§ THE DATA:
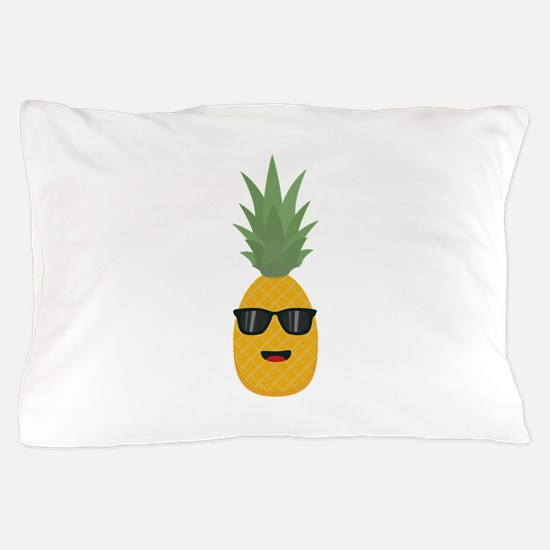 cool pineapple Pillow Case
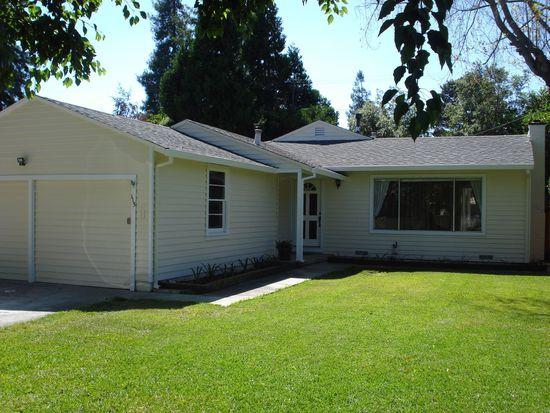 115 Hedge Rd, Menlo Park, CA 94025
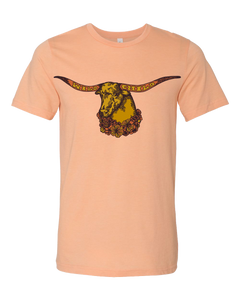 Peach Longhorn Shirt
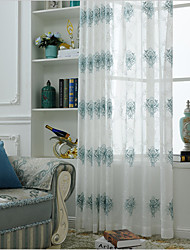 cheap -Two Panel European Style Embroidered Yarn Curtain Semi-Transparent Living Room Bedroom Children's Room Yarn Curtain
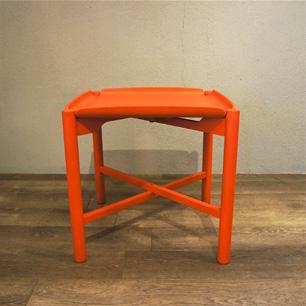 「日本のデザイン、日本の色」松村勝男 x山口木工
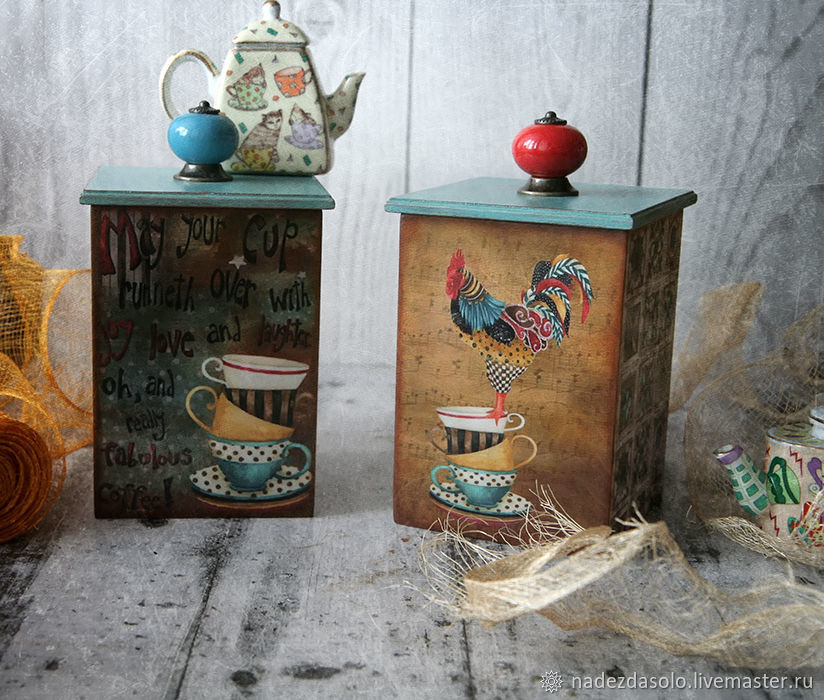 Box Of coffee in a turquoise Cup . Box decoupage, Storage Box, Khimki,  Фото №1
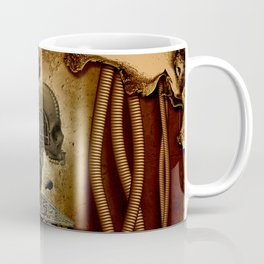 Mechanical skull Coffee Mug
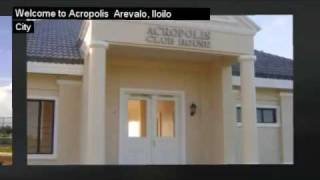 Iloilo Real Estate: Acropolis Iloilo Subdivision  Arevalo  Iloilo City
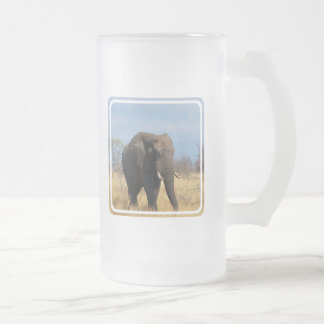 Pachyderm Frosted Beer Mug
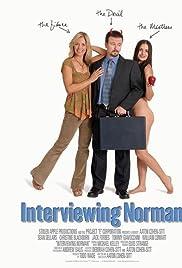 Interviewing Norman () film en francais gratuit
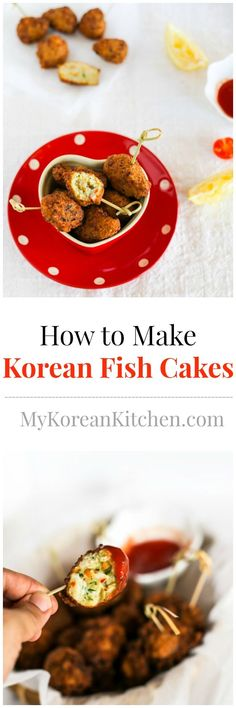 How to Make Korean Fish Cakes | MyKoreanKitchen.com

§ WHAT TO WORK ON:
Write out the line that contains "Iloilo Real Estate: Acropolis" and every line after it to the end of the data, exactly as they stand. Omit the pictures.

§ SOLVED EXERCISE:
 Iloilo Real Estate: Acropolis Iloilo Subdivision  Arevalo  Iloilo City
 Pachyderm Frosted Beer Mug
 Interviewing Norman () film en francais gratuit
 How to Make Korean Fish Cakes | MyKoreanKitchen.com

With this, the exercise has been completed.